Maintaining food security has been one of China's top policy priorities for several years, as rapid urbanisation swallows up arable farmland and reduces the rural workforce by drawing farmers to better paying city jobs.

Beijing has allocated 120 billion yuan ($19.21 billion) to farm machinery subsidies since 2004, supporting the purchase of more than 35 million pieces of machinery, a report in the official People's Daily newspaper said.

That has helped raise mechanisation levels across China's farms to 61 percent last year from 33 percent in 2003, it said.

But the government plans to reduce the categories included in the scheme over the next three years to 137 items from 175, to prioritise the full mechanisation of its most important crops, Li Weiguo, director of the agriculture ministry's mechanisation department told the paper.

Farm mechanisation is seen as a key tool in countering the decline in rural productivity. Machinery is already widely used in harvesting grain and Xinjiang's cotton growers have also rapidly increased their use of mechanical cotton-pickers in recent years, significantly reducing costs.

But machinery is ill-suited to some regions, including mountainous terrain in the south, China's key sugar cane-production area, analysts say.

Equipment is also often ill-adapted to China's small farms, with average landholdings still around 8 mu, or slightly more than half a hectare.
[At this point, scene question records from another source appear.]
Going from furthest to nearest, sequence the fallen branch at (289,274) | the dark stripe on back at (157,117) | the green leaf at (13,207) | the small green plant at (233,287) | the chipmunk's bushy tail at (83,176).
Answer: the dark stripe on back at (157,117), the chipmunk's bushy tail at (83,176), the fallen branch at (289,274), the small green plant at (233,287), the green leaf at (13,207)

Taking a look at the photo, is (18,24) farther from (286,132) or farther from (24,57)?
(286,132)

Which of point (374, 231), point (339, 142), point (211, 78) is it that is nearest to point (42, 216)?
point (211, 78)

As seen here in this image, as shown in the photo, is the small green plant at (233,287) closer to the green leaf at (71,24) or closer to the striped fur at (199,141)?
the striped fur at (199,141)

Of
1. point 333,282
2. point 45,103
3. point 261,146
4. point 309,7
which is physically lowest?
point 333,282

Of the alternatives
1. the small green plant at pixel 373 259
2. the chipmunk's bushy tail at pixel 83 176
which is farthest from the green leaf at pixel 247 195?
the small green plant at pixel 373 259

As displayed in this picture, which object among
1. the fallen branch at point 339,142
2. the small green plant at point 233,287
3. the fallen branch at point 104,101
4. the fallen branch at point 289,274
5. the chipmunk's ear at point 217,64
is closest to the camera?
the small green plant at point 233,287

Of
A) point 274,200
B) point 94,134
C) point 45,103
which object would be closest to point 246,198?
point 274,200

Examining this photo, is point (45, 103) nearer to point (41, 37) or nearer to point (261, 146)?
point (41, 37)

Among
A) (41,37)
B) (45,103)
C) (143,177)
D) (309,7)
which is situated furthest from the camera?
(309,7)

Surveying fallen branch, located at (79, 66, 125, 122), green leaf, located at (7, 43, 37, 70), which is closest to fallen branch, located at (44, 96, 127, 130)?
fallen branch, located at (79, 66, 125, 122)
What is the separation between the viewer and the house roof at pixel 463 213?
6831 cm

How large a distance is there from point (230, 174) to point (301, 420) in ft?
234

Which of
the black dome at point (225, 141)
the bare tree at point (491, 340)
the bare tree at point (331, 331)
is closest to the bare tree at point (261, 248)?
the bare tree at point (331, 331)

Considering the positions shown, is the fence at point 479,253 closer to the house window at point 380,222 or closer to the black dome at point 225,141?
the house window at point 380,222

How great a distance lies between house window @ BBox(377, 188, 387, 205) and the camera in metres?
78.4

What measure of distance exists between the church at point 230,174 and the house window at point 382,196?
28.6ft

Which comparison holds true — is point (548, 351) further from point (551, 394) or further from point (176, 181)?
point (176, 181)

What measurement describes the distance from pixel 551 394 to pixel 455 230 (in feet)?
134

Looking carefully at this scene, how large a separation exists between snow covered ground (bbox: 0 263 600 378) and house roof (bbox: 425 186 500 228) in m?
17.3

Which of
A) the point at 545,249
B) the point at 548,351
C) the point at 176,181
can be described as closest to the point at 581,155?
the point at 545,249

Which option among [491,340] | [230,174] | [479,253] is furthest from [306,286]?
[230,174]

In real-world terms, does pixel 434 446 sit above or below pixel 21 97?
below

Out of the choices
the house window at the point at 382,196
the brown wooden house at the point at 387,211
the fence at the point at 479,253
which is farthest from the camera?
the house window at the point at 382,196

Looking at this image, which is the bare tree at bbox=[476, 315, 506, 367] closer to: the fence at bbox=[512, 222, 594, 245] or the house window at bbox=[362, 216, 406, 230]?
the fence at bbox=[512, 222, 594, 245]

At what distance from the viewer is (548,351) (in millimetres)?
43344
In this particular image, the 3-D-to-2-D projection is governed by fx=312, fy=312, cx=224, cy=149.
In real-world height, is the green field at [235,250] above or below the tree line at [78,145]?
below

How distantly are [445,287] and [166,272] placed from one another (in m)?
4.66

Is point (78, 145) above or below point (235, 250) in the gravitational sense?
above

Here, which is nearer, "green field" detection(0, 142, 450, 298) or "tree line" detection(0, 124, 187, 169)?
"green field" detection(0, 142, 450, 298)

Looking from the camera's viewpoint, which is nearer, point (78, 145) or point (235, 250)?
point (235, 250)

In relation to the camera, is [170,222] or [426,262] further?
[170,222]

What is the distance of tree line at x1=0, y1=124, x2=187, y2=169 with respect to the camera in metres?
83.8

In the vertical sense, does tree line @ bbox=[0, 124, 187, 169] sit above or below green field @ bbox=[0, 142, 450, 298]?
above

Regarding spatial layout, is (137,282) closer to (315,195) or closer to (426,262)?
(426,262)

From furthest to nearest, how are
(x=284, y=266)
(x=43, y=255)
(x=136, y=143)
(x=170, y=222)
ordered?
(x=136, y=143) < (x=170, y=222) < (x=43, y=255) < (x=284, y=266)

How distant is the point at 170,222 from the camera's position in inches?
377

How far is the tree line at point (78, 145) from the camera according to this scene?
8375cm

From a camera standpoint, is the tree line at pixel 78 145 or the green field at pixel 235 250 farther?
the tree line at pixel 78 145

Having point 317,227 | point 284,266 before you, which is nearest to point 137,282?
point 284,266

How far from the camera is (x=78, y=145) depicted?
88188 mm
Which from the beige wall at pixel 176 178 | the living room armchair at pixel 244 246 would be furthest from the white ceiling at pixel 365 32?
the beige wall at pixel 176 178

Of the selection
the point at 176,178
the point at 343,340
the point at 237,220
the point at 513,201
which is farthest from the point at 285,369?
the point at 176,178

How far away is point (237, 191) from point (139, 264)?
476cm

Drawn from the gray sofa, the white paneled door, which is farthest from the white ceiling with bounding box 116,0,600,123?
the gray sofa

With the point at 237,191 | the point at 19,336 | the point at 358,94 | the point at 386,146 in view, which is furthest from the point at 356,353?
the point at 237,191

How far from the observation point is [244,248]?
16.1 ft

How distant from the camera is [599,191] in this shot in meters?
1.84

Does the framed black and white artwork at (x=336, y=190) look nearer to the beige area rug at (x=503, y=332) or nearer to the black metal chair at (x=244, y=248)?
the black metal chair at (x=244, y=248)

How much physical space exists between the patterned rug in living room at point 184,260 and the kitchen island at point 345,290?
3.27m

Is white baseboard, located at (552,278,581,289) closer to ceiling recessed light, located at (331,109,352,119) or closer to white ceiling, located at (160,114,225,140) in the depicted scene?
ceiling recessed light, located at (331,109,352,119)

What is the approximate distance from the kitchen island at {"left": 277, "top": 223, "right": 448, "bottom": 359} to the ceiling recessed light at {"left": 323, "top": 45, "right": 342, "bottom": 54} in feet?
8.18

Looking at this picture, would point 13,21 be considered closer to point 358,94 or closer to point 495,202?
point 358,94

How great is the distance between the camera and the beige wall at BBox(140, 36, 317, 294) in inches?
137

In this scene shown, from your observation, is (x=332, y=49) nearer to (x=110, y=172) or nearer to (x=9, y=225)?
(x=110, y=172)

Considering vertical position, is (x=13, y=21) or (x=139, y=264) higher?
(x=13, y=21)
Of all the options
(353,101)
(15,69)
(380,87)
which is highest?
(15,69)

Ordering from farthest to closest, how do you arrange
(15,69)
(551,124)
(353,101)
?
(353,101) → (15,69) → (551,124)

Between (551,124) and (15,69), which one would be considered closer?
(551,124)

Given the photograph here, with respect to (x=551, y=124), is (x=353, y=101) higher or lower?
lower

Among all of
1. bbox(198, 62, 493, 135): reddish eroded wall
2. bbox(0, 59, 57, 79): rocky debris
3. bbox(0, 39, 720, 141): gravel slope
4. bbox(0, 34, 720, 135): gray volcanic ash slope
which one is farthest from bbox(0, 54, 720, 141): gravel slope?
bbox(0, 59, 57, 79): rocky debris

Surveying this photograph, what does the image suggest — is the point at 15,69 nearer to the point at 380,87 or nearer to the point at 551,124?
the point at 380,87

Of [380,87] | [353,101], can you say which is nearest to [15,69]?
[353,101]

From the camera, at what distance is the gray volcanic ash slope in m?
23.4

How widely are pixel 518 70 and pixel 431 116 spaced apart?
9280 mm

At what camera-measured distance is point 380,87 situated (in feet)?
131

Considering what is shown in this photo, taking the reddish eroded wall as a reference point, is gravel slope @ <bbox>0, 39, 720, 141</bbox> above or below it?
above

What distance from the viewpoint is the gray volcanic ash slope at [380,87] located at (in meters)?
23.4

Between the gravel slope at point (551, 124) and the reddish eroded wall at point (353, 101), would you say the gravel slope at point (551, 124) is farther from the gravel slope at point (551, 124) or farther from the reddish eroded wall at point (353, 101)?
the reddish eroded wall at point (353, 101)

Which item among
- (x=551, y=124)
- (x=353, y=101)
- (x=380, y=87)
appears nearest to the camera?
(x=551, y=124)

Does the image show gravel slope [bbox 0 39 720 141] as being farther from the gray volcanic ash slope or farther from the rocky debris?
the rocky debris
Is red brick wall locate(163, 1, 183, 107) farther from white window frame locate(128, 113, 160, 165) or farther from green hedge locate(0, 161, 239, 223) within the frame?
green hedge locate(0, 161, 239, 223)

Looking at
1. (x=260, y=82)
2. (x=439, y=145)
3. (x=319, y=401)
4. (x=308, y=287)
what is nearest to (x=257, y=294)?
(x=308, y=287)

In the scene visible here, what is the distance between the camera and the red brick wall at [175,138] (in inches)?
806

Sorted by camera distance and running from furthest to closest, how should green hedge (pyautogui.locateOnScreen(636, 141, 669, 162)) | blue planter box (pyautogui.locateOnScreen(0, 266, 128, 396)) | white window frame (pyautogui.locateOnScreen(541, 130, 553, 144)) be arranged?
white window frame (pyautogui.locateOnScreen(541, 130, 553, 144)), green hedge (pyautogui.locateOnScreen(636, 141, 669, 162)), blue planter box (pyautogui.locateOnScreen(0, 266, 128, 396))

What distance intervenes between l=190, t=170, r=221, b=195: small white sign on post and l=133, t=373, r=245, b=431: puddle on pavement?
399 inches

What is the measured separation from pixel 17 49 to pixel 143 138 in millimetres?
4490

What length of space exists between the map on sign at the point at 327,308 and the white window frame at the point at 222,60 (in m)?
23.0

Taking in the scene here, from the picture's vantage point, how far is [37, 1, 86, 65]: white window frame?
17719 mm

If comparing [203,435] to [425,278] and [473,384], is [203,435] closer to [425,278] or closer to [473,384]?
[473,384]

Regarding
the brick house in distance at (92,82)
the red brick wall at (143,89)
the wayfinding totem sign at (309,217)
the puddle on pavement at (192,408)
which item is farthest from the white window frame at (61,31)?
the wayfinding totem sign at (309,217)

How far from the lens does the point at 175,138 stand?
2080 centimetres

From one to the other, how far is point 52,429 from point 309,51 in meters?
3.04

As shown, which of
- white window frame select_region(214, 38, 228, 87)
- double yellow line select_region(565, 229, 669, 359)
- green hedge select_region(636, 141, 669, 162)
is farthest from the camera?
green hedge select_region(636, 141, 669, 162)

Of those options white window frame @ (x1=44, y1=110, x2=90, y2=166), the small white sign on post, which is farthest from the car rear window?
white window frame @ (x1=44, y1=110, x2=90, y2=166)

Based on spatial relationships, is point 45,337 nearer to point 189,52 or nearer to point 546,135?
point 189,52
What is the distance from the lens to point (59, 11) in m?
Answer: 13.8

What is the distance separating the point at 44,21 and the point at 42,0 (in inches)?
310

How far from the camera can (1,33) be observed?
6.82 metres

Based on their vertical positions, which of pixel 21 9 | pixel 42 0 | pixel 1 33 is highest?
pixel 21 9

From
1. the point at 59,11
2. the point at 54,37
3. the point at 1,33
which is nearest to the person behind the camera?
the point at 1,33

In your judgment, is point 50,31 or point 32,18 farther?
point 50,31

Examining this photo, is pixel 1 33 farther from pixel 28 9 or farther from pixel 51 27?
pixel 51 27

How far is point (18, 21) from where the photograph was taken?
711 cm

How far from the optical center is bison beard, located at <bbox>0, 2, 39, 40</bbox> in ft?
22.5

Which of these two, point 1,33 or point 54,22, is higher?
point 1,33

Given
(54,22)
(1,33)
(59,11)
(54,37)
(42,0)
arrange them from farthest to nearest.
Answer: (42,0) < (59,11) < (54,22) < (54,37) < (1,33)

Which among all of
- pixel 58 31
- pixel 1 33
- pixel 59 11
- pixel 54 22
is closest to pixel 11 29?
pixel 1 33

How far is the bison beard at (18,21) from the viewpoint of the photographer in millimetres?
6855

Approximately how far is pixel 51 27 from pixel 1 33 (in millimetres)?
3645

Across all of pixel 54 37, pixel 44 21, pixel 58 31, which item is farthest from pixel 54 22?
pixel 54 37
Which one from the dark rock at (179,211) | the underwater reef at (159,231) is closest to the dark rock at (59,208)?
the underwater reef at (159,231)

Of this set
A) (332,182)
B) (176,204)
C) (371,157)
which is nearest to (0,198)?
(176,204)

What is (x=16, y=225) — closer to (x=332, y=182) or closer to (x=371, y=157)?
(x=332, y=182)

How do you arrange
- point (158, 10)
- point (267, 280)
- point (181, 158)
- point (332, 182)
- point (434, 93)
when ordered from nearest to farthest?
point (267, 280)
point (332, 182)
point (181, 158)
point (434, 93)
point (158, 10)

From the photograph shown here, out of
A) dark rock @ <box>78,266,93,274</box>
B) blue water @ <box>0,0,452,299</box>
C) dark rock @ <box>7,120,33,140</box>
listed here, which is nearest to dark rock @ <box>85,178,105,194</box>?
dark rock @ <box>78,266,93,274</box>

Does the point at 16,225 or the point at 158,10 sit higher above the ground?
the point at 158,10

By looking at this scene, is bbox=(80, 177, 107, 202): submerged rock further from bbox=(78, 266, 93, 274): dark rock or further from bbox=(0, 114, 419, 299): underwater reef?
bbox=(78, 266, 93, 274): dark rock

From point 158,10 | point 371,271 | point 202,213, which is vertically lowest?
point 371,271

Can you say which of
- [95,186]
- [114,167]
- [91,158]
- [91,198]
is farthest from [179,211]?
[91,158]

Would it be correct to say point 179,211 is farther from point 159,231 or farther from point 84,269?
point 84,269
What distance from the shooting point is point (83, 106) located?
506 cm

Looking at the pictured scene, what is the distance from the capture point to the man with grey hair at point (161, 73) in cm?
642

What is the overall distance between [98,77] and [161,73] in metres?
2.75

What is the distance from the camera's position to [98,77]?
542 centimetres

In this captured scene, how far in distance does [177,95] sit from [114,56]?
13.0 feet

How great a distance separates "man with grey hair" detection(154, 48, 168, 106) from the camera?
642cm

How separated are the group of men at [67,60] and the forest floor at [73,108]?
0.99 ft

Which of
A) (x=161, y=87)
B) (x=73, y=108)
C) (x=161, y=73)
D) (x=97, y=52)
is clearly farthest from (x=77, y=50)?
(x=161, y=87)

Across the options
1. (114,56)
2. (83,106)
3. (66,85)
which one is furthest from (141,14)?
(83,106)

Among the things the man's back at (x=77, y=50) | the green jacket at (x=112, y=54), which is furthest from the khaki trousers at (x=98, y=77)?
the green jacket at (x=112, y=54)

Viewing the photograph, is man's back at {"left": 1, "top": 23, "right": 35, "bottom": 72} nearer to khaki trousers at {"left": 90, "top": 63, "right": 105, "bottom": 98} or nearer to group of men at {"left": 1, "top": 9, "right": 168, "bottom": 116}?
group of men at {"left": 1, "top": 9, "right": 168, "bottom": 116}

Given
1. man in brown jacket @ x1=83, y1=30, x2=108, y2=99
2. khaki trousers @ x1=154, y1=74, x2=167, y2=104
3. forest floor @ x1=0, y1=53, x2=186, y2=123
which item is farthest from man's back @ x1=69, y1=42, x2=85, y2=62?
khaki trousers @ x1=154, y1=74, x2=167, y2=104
"Since farming is still done mostly by households on a small scale in China, the use of agricultural machinery in most cases is often restricted to about 10 days of the year," said Zheng Fengtian, professor at Renimin University, in an editorial in the China Daily newspaper.

He said the government should instead offer prepaid vouchers so farmers can rent the machinery they need.

Chinese construction equipment makers such as Zoomlion may benefit from the scheme, as they respond to a drop in demand for machines to build bridges and roads by targeting growing demand from agribusinesses.

Subsidies for farm equipment should typically not exceed 50,000 yuan or 30 percent of its sale price, but the amount can be as much as 600,000 yuan in some cases such as for large cotton-pickers, according to the agriculture ministry's proposed revisions.